Records for processing:
++++

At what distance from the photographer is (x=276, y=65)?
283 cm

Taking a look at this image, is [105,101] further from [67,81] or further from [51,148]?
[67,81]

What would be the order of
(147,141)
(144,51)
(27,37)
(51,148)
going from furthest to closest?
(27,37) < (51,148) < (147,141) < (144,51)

++++

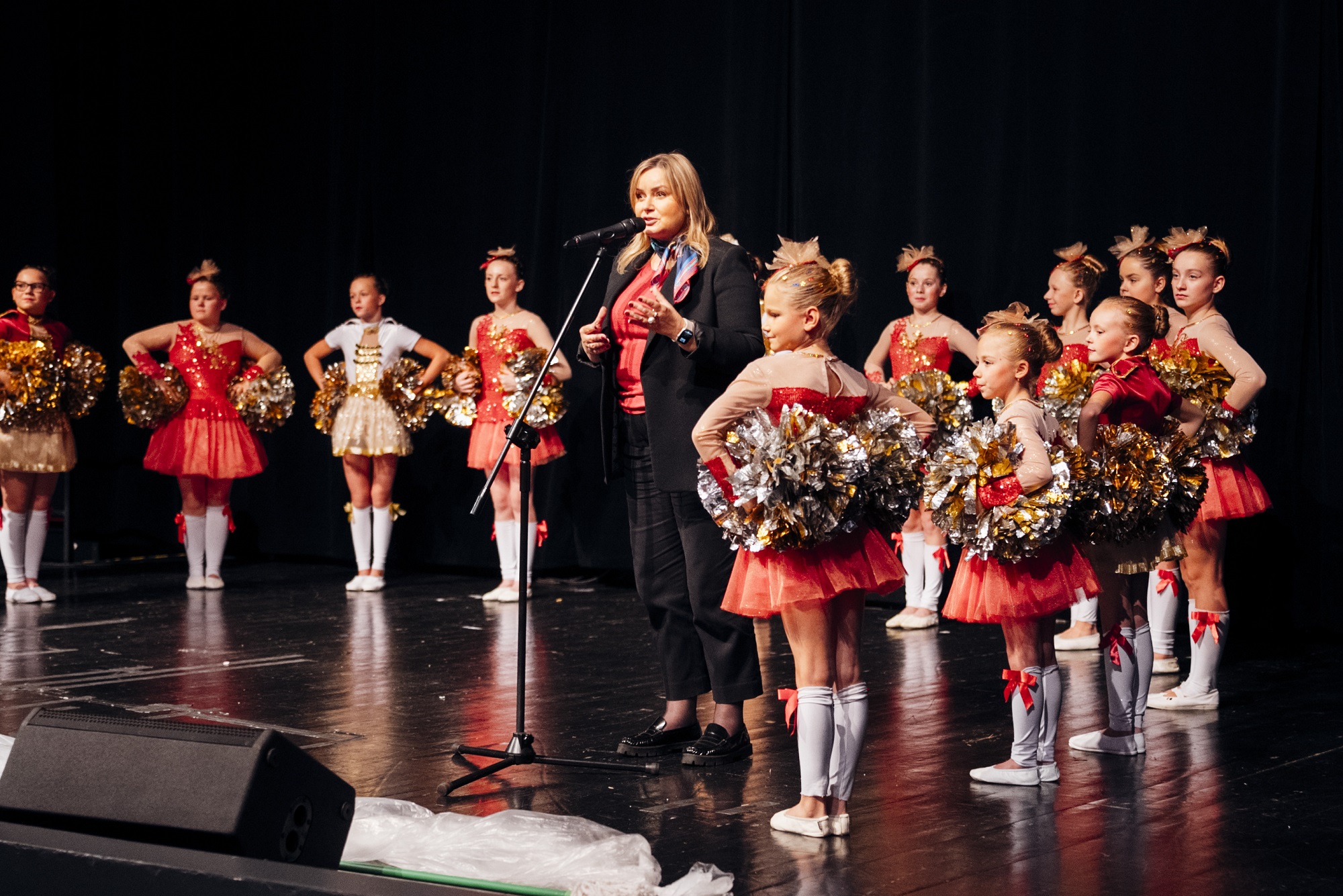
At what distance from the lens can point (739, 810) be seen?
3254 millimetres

++++

Set task:
Turn the stretch of records from the line containing "At what distance from the lens" through the line containing "3254 millimetres" into a Markdown table with the columns Row and Line, numbering each line and leaving out blank lines.

Answer to this task:
| Row | Line |
|---|---|
| 1 | At what distance from the lens can point (739, 810) be seen? |
| 2 | 3254 millimetres |